I have tried to put my views in context here, in the interests of full disclosure, so that you can see where I am coming from in order to understand why I am making the arguments I am. Ultimately I see no compelling interest for the state to regulate the internal biological workings of adult humans without allowing them to can make reasonably informed decisions about those workings. I also don’t see a clear rationale for the state to impose one particular moral choice on the whole population when the (scientific and philosophical) jury is still out.
I realize, from experience, that the people who disagree with me on this issue are likely to feel like I am from another planet. They will have a hard time fathoming any of my arguments. I understand that because try as I might, I have difficulty fathoming many of their arguments either.

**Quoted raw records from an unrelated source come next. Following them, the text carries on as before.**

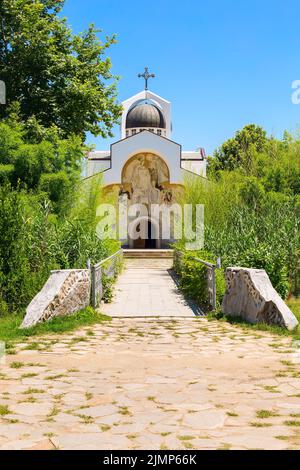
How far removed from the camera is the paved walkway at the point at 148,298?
1078 centimetres

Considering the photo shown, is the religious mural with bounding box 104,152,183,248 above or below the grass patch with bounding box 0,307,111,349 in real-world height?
above

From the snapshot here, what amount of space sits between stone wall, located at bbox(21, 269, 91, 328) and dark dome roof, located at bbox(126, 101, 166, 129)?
101 ft

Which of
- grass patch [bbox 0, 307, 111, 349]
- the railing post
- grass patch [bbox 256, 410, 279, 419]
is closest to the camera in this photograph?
grass patch [bbox 256, 410, 279, 419]

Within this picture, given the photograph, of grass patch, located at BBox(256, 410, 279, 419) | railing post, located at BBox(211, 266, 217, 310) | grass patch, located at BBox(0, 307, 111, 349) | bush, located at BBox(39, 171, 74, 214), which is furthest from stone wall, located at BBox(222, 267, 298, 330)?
bush, located at BBox(39, 171, 74, 214)

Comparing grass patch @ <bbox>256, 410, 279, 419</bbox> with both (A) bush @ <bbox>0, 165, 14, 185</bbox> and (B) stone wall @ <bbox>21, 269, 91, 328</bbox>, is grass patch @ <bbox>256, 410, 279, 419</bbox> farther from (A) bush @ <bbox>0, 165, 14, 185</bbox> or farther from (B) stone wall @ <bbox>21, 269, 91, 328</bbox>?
(A) bush @ <bbox>0, 165, 14, 185</bbox>

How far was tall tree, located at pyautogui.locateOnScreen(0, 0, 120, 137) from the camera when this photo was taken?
22.2m

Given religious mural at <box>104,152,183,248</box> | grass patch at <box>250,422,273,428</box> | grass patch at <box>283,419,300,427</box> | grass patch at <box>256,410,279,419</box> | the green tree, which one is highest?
the green tree

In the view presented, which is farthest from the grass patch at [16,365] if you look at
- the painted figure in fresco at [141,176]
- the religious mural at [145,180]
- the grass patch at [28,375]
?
the painted figure in fresco at [141,176]

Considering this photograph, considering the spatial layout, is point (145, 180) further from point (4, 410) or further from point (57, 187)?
point (4, 410)

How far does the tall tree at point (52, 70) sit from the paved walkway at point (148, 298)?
26.5ft

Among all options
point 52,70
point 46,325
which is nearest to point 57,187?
point 52,70

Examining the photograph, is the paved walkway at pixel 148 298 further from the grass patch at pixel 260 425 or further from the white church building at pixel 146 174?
the white church building at pixel 146 174

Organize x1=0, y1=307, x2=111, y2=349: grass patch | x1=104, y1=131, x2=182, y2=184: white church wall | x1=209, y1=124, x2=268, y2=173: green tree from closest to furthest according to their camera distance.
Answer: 1. x1=0, y1=307, x2=111, y2=349: grass patch
2. x1=104, y1=131, x2=182, y2=184: white church wall
3. x1=209, y1=124, x2=268, y2=173: green tree
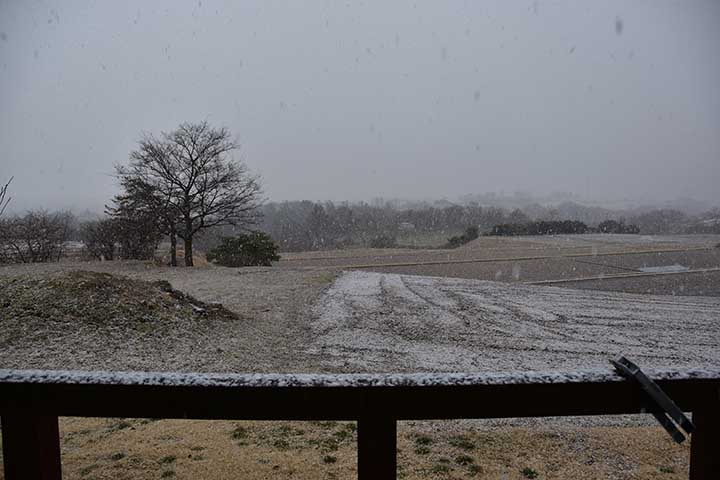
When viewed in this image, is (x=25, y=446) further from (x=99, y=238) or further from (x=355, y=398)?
(x=99, y=238)

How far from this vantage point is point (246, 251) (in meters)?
22.6

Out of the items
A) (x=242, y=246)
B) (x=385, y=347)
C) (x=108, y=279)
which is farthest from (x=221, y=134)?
(x=385, y=347)

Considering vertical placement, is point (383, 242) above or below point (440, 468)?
above

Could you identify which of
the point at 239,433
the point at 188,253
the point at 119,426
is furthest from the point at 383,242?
the point at 239,433

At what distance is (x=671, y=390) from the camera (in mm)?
1450

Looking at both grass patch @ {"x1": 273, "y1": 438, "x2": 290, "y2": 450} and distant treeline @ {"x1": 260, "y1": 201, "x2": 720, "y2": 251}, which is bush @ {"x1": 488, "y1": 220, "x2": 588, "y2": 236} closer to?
distant treeline @ {"x1": 260, "y1": 201, "x2": 720, "y2": 251}

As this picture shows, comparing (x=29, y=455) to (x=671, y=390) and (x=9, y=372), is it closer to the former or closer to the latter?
(x=9, y=372)

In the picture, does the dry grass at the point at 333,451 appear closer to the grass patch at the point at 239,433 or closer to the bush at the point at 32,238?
the grass patch at the point at 239,433

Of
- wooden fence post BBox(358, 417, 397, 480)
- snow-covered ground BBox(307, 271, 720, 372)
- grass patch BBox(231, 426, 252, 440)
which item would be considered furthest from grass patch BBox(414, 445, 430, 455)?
snow-covered ground BBox(307, 271, 720, 372)

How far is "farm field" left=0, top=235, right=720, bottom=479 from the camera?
126 inches

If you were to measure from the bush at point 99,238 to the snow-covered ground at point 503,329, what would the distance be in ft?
46.4

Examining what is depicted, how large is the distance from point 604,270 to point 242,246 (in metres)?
16.5

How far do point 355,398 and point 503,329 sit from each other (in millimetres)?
8549

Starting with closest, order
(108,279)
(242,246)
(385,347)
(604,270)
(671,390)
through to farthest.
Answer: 1. (671,390)
2. (385,347)
3. (108,279)
4. (604,270)
5. (242,246)
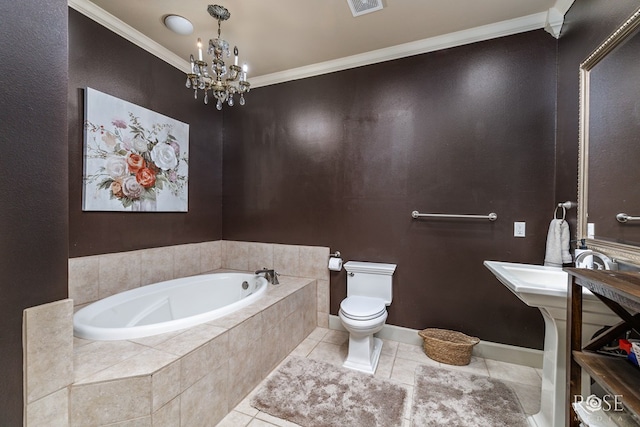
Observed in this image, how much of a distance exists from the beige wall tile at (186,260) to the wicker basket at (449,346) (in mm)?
2234

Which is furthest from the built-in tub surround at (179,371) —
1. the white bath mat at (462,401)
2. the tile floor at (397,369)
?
the white bath mat at (462,401)

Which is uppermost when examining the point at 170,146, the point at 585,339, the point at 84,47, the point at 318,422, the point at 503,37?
the point at 503,37

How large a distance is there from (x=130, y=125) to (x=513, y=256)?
10.4ft

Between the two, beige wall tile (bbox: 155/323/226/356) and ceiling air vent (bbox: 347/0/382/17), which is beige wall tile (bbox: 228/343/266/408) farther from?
ceiling air vent (bbox: 347/0/382/17)

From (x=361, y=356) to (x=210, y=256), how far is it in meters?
1.88

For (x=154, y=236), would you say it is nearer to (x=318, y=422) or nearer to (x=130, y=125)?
(x=130, y=125)

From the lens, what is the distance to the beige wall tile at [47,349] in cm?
88

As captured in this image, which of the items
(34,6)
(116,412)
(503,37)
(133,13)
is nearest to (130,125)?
(133,13)

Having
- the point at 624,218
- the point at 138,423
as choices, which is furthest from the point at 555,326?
the point at 138,423

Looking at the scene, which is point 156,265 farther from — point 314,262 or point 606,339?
point 606,339

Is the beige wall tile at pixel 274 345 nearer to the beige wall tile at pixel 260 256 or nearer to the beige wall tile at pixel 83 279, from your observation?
the beige wall tile at pixel 260 256

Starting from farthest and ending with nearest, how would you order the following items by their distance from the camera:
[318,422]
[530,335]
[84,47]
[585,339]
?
1. [530,335]
2. [84,47]
3. [318,422]
4. [585,339]

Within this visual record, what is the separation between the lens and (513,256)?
196 centimetres

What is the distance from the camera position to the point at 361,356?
6.31 feet
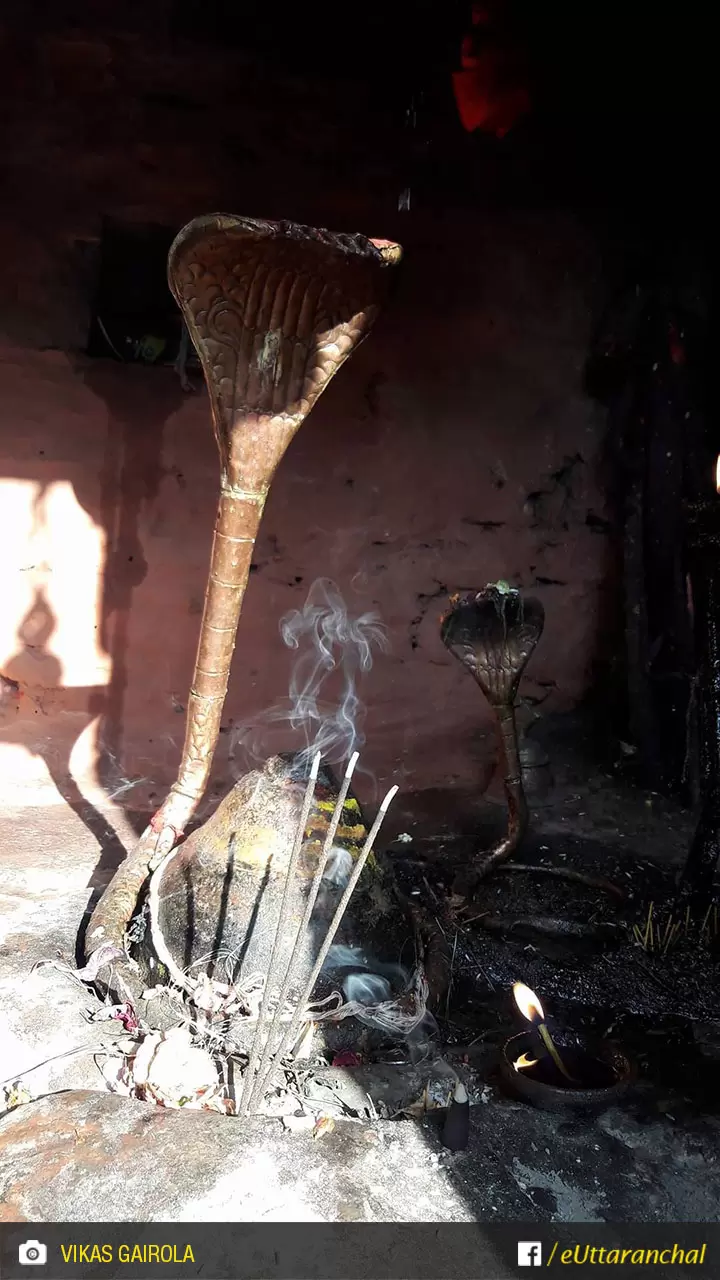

Perhaps science will come to the rescue, as it often does. I remember when the Catholic Church was opposed to in-vitro fertilization because they argued that babies that weren’t created the old fashioned way wouldn’t have souls. That argument ended when the first ‘test tube’ babies were born, and were just like everyone else. ‘Morning-after’ pills have helped obviate some of the debate. Now, if science could provide a way to combine otherwise innocuous ingredients that could be obtained without a prescription to produce impacts that are indistinguishable from, say. a natural miscarriage, that might mute, or moot, much of the rest of the debate.
Some or all of my discussion may seem jarring, or naive, but I think if we are to move forward we need to be willing to undertake frank and hopefully rational public discussions, not cloaked in religious or moral regalia, not emotion-laden and without fear of offense. I have exposed some of the issues that I think need to be raised, and I think we all have to be willing to listen to others’ arguments and try and understand them, even if that merely produces rational counterarguments instead of consensus. Even that would be progress.
If we can’t do that, we can return to our own echo chambers and expect that endless abortion legislative ping-pong will dominate the national agenda for the foreseeable future.